São Paulo Court Orders SulAmérica to Cover Off-Label Chemotherapy
Judges uphold R$ 10,000 moral damages award, tightening limits on insurers’ reliance on label restrictions.
By Brazil Stock Guide – The Tribunal de Justiça de São Paulo — São Paulo state’s appellate court and the largest in Brazil — upheld a ruling ordering SulAmérica to fund an off-label chemotherapy treatment for a cancer patient and to pay R$ 10,000 in moral damages. The case involved the prescription of gemcitabine for an indication not expressly listed on the drug’s approved label.
Gemcitabine, originally marketed as Gemzar by Eli Lilly and now widely available as a generic in Brazil, is a standard chemotherapy agent used in multiple cancer protocols. SulAmérica denied coverage, arguing the prescribed use was not included in the label approved by Brazil’s health regulator, the Agência Nacional de Vigilância Sanitária (Anvisa), and therefore qualified as experimental treatment excluded under the contract.
Reporting Justice Regina Aparecida Caro Gonçalves said precedent from the Superior Tribunal de Justiça bars insurers from denying coverage of drugs registered with Anvisa when prescribed by a licensed physician, even if used outside label specifications. The court noted the treatment was supported by internationally recognized clinical guidelines, including NCCN, ESMO and ASCO.

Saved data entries
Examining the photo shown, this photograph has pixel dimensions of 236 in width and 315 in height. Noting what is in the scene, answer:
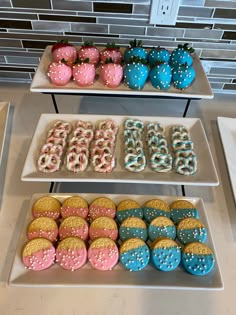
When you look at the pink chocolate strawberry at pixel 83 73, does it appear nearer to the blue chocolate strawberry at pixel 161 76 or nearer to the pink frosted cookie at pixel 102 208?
the blue chocolate strawberry at pixel 161 76

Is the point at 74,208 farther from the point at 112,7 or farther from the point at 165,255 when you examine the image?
the point at 112,7

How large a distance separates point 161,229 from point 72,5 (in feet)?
1.99

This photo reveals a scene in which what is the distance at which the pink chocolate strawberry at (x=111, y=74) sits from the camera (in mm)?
691

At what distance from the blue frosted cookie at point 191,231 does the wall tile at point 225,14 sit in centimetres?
54

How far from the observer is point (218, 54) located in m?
0.87

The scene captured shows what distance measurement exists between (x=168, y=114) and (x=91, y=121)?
0.89ft

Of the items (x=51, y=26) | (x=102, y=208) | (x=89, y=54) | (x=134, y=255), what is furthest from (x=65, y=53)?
(x=134, y=255)

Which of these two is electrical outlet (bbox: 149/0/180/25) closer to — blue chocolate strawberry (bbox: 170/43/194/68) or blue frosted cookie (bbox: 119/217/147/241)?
blue chocolate strawberry (bbox: 170/43/194/68)

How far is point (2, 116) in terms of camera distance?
0.82 m

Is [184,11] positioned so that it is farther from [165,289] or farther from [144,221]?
[165,289]

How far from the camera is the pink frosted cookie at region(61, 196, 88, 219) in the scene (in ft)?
2.01

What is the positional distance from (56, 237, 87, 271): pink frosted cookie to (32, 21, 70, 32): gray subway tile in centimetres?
58

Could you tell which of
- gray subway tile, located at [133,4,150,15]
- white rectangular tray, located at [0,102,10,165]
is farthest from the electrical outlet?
white rectangular tray, located at [0,102,10,165]

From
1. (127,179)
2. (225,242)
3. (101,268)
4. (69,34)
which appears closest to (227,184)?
(225,242)
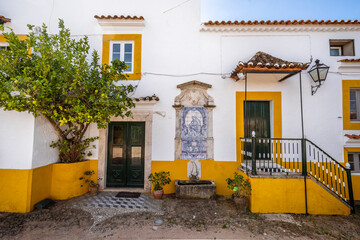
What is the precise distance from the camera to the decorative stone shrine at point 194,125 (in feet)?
18.1

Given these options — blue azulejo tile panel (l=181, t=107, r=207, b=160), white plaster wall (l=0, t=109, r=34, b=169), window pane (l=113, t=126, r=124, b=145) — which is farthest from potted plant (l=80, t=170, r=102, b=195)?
blue azulejo tile panel (l=181, t=107, r=207, b=160)

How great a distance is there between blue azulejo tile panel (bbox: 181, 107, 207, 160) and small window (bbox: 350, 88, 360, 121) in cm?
491

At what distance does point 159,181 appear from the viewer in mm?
5211

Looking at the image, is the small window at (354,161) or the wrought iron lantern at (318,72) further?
the small window at (354,161)

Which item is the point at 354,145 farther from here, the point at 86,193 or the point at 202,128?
the point at 86,193

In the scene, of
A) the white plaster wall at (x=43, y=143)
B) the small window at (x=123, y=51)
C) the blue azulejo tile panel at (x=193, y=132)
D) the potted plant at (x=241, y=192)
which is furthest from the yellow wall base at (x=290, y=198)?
the white plaster wall at (x=43, y=143)

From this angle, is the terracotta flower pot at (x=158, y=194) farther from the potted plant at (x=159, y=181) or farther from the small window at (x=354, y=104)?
the small window at (x=354, y=104)

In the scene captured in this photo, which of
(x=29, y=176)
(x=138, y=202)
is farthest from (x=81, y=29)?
(x=138, y=202)

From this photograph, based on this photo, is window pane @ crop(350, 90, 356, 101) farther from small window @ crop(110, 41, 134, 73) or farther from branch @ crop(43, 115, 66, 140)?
branch @ crop(43, 115, 66, 140)

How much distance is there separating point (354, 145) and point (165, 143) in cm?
602

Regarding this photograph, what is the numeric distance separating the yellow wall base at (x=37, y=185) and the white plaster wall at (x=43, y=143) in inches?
7.2

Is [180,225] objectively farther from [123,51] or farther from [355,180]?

*What this exercise asks*:
(A) Reproduce the article on the SulAmérica chemotherapy ruling word for word, everything from "Reporting Justice Regina" down to "ESMO and ASCO.".
(B) Pick up the article on the SulAmérica chemotherapy ruling where it stops and carry it on.

*Responses for each task*:
(A)
Reporting Justice Regina Aparecida Caro Gonçalves said precedent from the Superior Tribunal de Justiça bars insurers from denying coverage of drugs registered with Anvisa when prescribed by a licensed physician, even if used outside label specifications. The court noted the treatment was supported by internationally recognized clinical guidelines, including NCCN, ESMO and ASCO.

(B)
The ruling reflects three strands of Brazil’s evolving health law framework: established STJ case law protecting medically justified prescriptions; a flexible interpretation of the mandatory coverage list issued by Brazil’s private health insurance regulator, the Agência Nacional de Saúde Suplementar (ANS), particularly after Law 14,454/22; and a judicial distinction between experimental therapies and off-label use grounded in recognized scientific evidence.
The unanimous decision highlights growing judicial scrutiny in Brazil’s private health insurance market. In oncology, where off-label prescribing is common practice, strict reliance on label wording or regulatory lists is increasingly proving insufficient in court.